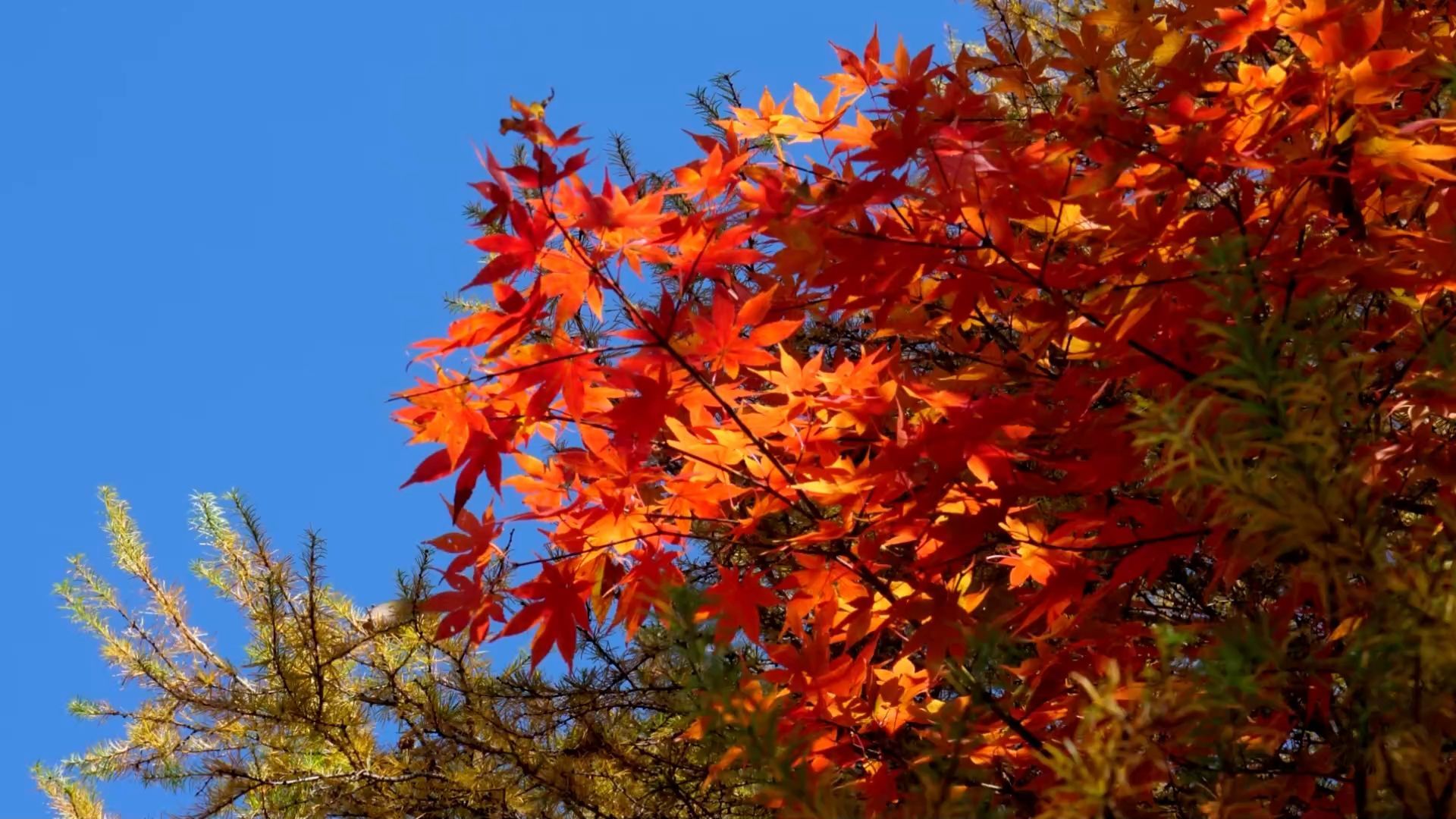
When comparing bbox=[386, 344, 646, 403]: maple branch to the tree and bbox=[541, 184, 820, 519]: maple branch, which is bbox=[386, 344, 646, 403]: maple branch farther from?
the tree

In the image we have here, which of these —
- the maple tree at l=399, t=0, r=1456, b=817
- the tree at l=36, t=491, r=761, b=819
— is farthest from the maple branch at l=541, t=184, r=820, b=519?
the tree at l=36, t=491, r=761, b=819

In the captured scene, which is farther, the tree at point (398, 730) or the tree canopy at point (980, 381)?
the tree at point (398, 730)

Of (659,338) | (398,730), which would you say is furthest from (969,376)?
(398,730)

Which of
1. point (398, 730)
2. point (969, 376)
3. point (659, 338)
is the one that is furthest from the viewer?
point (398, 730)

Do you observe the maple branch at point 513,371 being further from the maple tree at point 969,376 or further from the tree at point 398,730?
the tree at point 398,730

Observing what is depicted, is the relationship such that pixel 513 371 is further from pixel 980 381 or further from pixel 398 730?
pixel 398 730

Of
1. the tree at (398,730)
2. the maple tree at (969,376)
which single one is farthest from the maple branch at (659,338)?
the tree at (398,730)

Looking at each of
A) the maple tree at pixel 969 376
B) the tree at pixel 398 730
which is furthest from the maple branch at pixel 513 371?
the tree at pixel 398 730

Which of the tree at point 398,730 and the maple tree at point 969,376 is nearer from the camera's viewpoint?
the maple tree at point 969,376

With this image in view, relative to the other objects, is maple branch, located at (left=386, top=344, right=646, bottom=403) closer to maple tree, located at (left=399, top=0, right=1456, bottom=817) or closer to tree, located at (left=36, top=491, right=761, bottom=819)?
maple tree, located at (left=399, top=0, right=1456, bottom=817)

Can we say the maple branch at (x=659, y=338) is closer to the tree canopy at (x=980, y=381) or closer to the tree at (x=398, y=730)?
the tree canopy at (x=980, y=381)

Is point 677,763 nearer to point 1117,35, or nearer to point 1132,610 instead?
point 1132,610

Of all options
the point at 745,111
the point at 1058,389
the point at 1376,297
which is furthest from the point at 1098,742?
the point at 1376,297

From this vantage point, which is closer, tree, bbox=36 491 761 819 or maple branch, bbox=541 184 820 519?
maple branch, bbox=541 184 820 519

# # #

*WHAT YOU HAVE TO DO:*
What is needed is an exact reproduction of the data, pictures excluded.

*EXPECTED ANSWER:*
When comparing bbox=[386, 344, 646, 403]: maple branch to the tree and bbox=[541, 184, 820, 519]: maple branch, which is bbox=[386, 344, 646, 403]: maple branch farther from?
the tree

In the image we have here, which of these —
- the maple tree at l=399, t=0, r=1456, b=817
- the tree at l=36, t=491, r=761, b=819
— is farthest from the maple branch at l=541, t=184, r=820, b=519?
the tree at l=36, t=491, r=761, b=819

In the captured scene, which is farther, the tree at point (398, 730) or the tree canopy at point (980, 381)?
the tree at point (398, 730)

Of (659,338) | (398,730), which would you say is furthest from (969,376)?
(398,730)

Which of
1. point (398, 730)
2. point (969, 376)
3. point (659, 338)
is the one that is furthest from the viewer?
point (398, 730)

Do you observe the maple branch at point 513,371 being further from the maple tree at point 969,376 or further from the tree at point 398,730?
the tree at point 398,730

Observing what is depicted, is the relationship such that pixel 513 371 is further from pixel 980 381 or further from pixel 398 730?
pixel 398 730

Of
1. the tree at (398,730)
2. the maple tree at (969,376)
which single one is farthest from the maple branch at (659,338)?
the tree at (398,730)

Looking at each of
A) the maple tree at pixel 969 376
B) the tree at pixel 398 730
which is furthest from the maple branch at pixel 513 371?
the tree at pixel 398 730

Which of the tree at point 398,730 and the maple tree at point 969,376 is nearer from the camera's viewpoint?
the maple tree at point 969,376

With this image in view, relative to the other objects, is maple branch, located at (left=386, top=344, right=646, bottom=403) closer to maple tree, located at (left=399, top=0, right=1456, bottom=817) or closer to tree, located at (left=36, top=491, right=761, bottom=819)?
maple tree, located at (left=399, top=0, right=1456, bottom=817)

Can we say the maple branch at (x=659, y=338) is closer to the tree canopy at (x=980, y=381) or closer to the tree at (x=398, y=730)?
the tree canopy at (x=980, y=381)

Is point 677,763 nearer to point 1117,35, or nearer to point 1132,610 instead?
point 1132,610

Of all options
the point at 745,111
the point at 1058,389
the point at 1376,297
which is furthest from the point at 1098,742?
the point at 1376,297

From this vantage point, which is closer, tree, bbox=36 491 761 819 or maple branch, bbox=541 184 820 519?
maple branch, bbox=541 184 820 519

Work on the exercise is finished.